For v[1,2]=(2.89*0.02514**2(1-0.1638))/((0.1638+exp(1.7*0.02514*600-667.53437)))*((1+exp(-1.7*0.02514*(600-667.5347)))**2)).
v[1,3]]=(2.89*0.2766**2(1-0.30162))/((0.30162+exp(1.7*0.2766*600-724.60233)))*((1+exp(-1.7*0.2766*(600-724.60233)))**2)).
v[1,4] will be using the next line values of a b c but the t will be same as the t[1]. and do this until the last row. And that will be v1. And then I need to sum all the elements of v1 like v1{1,1] +v1[1,2]+ v1{1,3] ....v1[1,6] to make cs[1,1].
The SAS language isn't that good at doing these kinds of things, which are essentially matrix calculations. The DATA step normally processes one observation at a time, though you can carry calculations over using the RETAIN statement. It is possible that you could get a cleaner result than this if you had access to PROC IML (which does matrix calculations natively), but assuming that you don't have access to IML, you need to do something like the following. I'm not 100% sure that it is what you need, but I think it is along the right lines:
data try;
infile cards missover;
input rs t a b c;
datalines;
0 600
1 600 0.02514 667.53437 0.1638
2 600 0.2766 724.60233 0.30162
3 610 0.01592 792.34628 0.21354
4 615.2869 0.03027 718.30377 0.22097
5 636.0273 0.01967 705.45965 0.16847
;
run;
data try4(rename=(aa=a bb=b cc=c css=cs tt=t vv1=v1 vv2=v2 vv3=v3 vv4=v4 vv5=v5 vv6=v6));
* Construct arrays into which we will read all of the records;
array t(6);
array a(6);
array b(6);
array c(6);
array v(6,6);
array cs(6);
* Read all six records;
do i=1 to 6;
set try(rename=(t=tt a=aa b=bb c=cc));
t[i] = tt;
a[i] = aa;
b[i] = bb;
c[i] = cc;
end;
* Now do the calculation, which involves values from each
row at each iteration;
do i=1 to 6;
cs[i]=0;
do j=1 to 6;
v[i,j]=(2.89*(a[j]**2*(1-c[j]))/
((c[j]+exp(1.7*a[j]*(t[i]-b[j])))*
((1+exp(-1.7*a[j]*(t[i]-b[j])))**2)));
cs[i]+v[i,j];
end;
* Then output the values for this iteration;
tt=t[i];
aa=a[i];
bb=b[i];
cc=c[i];
css=cs[i];
vv1=v[i,1];
vv2=v[i,2];
vv3=v[i,3];
vv4=v[i,4];
vv5=v[i,5];
vv6=v[i,6];
keep tt aa bb cc vv1-vv6 css;
output try4;
end;
Note that I have to construct arrays of known size, that is you have to know how many input records there are.
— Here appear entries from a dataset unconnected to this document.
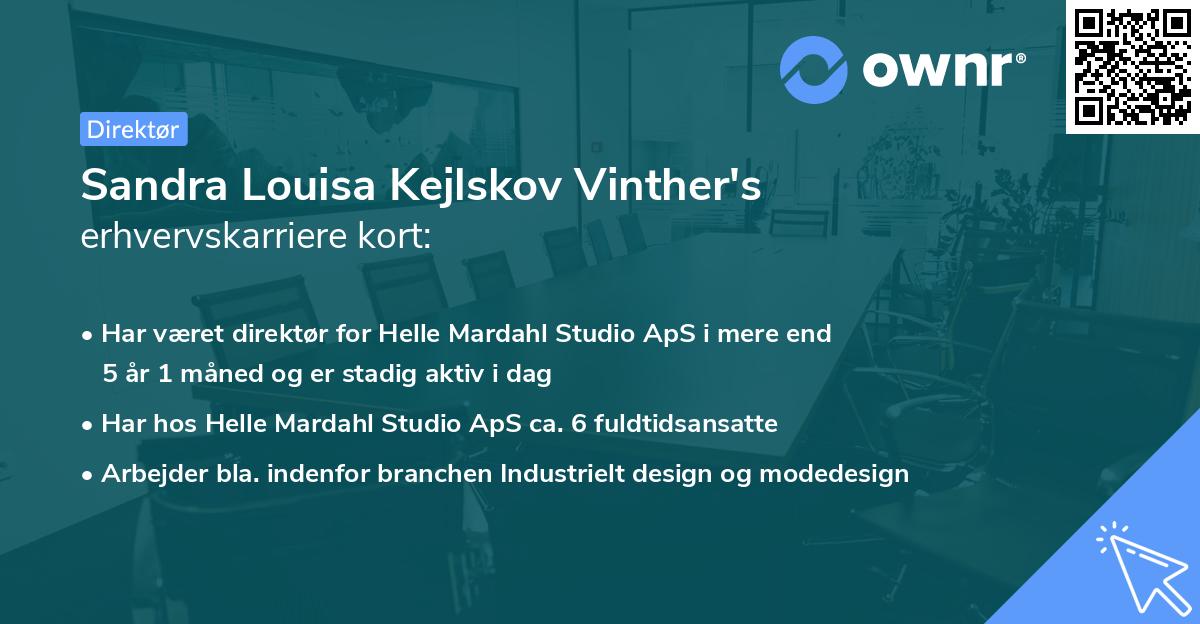 ownr®

Direktør

Sandra Louisa Kejlskov Vinther's
erhvervskarriere kort:

• Har været direktør for Helle Mardahl Studio ApS i mere end 5 år 1 måned og er stadig aktiv i dag
• Har hos Helle Mardahl Studio ApS ca. 6 fuldtidsansatte
• Arbejder bla. indenfor branchen Industrielt design og modedesign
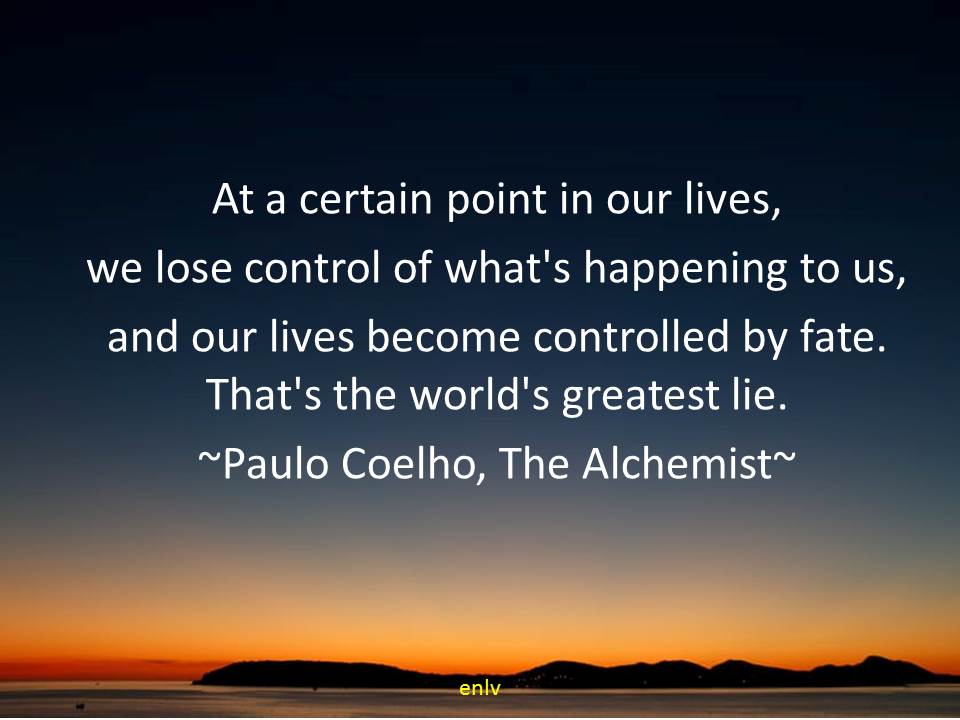 At a certain point in our lives,
we lose control of what's happening to us,
and our lives become controlled by fate.
That's the world's greatest lie.
~Paulo Coelho, The Alchemist~

enlv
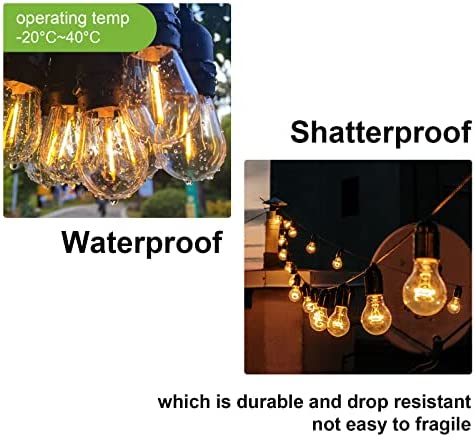 operating temp
-20°C~40°C

Shatterproof

Waterproof

which is durable and drop resistant
not easy to fragile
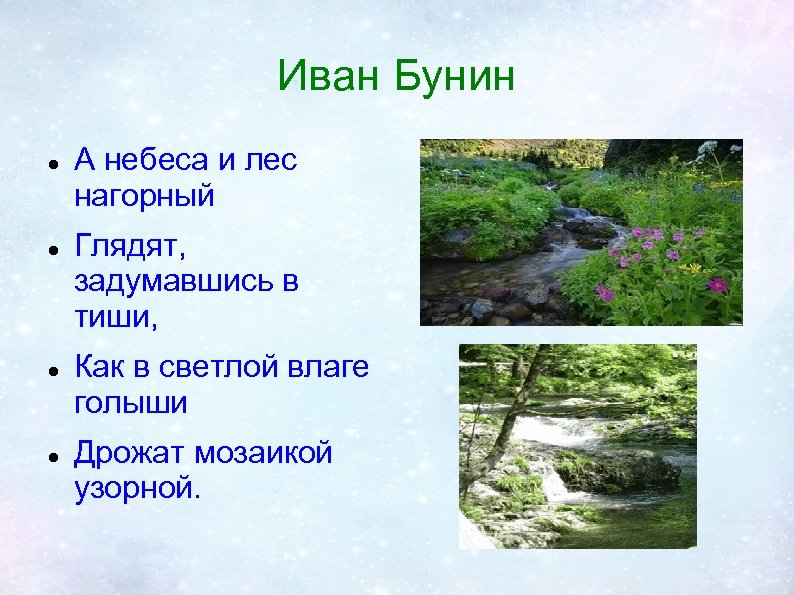 Иван Бунин

- А небеса и лес нагорный
- Глядят, задумавшись в тиши,
- Как в светлой влаге голыши
- Дрожат мозаикой узорной.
The first half of the DATA step constructs arrays into which the values from the input data set are read. We read all of the records, and then we do all of the calculations, since we have all of the values in memory in the matricies.
There is some fiddling with RENAMES so that you can keep the array names t, a, b, c etc but still have variables named a, b, c etc in the output data set.
So hopefully that might help you along a bit. Either that or confuse you because I've misunderstood what you're trying to do!